Steve Gibson, the developer of the SpinRite disk guardian, is a respected security consultant who’s made many tools available without charge over the years. I’d say he’s outdone himself this time. He’s completed a major overhaul of his “ShieldsUP!” diagnostic service plus releasing a completely new utility that’ll solve your “messenger spam” problem for good.

• New ‘ShieldsUP!’ boasts greatly enhanced scanning
  Gibson’s famous ShieldsUP! routine is said to have been run more than 20 million times over the past four years by an unknown number of concerned Internet users. (People testing their machines are likely to run the test over and over before achieving an improved security state.)

  This old warhorse of a program has been completely revamped. It can now test your machine in less than a minute for vulnerabilities on all 1,056 ports that malicious hackers might try to exploit. (That number includes the 1,023 “normal” ports that most Internet services are restricted to, in addition to a few above 1,023 that Microsoft has quietly placed Windows services on, opening security risks.) Alternately, you can click a button to test only the most common ports, or even a single port, within a mere second or two.

  The image at left shows a tiny example of ShieldsUP’s new capabilities. In this diagram, each of the 1,056 tested ports is represented by a red, blue, or green square that’s only 2 pixels high by 2 pixels wide. (The actual display is much larger, like that of a defragger at work.) The blue pixels at the top show that the first few ports that were tested by ShieldsUP! were closed (present but unavailable for hacking). Suddenly, firewall software in the machine detected that someone was scanning ports. In defense, the firewall stopped identifying the state of any ports. The remaining ports show up in the diagram as green (not present and therefore not interesting for hacking).

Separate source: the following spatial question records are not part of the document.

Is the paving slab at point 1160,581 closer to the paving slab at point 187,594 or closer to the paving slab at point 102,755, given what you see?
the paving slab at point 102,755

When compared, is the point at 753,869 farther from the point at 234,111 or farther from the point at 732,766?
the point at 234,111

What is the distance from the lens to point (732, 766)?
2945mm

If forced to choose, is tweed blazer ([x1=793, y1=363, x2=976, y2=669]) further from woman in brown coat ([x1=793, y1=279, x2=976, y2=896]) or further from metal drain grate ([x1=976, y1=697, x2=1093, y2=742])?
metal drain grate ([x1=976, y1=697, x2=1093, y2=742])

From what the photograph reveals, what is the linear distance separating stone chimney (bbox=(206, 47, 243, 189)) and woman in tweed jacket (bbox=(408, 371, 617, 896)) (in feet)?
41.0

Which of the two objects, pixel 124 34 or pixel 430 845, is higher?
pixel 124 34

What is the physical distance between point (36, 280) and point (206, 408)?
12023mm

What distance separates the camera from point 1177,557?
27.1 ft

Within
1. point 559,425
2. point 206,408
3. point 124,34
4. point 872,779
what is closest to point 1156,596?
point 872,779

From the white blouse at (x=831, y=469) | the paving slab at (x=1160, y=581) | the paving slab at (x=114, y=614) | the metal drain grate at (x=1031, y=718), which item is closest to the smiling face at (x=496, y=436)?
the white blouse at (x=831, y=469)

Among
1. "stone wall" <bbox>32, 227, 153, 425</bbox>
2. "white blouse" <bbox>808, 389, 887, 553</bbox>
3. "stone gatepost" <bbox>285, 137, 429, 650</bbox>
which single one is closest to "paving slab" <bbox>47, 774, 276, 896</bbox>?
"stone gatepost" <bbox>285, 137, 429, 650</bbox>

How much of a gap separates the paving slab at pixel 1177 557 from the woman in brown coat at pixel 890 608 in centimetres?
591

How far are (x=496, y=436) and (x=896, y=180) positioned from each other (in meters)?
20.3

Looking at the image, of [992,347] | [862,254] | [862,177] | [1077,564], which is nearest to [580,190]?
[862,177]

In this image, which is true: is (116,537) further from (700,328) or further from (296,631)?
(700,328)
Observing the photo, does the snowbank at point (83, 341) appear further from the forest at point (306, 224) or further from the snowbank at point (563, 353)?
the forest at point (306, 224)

  Gibson explains all of this – and how you can use the information to secure your machines to the greatest extent possible – at his site. The details can be a bit overwhelming, but stick with it. ShieldsUP! has brought Windows misconfigurations to the attention of millions of PC users, and it can do lots more tricks for you today than ever before. More info

• ‘Shoot the Messenger’ eliminates messenger spam permanently
  Gibson’s other new program halts a growing form of spam that’s found its way onto the Internet in the past few months. “Shoot the Messenger” stops spammers from using UDP port 135 to display advertising messages that “pop-up” on users’ screens. This port was originally intended to send important admin messages across a LAN. (It’s unrelated to instant messenger programs such as AIM.) But spammers have figured out how to exploit it remotely.

  No one needs Microsoft’s network messenger, since newer IM programs serve the purpose better. But the old network message system is enabled by default in Windows 2000 and XP. This potentially exposes PC users to an endless stream of irritating messages as spammers quickly develop and expand this technique.

  Gibson’s “Shoot the Messenger” utility is a tiny, 22 KB program that simply disables the network service and then re-enables it whenever you want. Unless your company is dependent upon Microsoft’s network messenger, you should kill it as just another needless security hole. More info

My thanks to reader Graham Rollings for his help with this topic.

A celebration of political moderation

Reader Larry Best nominated as this week’s wacky site a Web project that he himself helped put together. It’s “Sherman P. Wright’s Celebration of Political Moderation.” It’s billed as Republicans poking fun at the “Big-C Conservatives” of their own party. But I found that the site takes a few pot shots at liberals for good measure, too.

The site’s obviously just getting started, but a few funny pages are already there, and more material is solicited with open arms. “Moderate comments are welcome,” is I think the way they put it. Take a look for yourself. You might even be able to submit some moderately amusing thoughts. It’s at Sherwright.com (you’re sure right, get it?).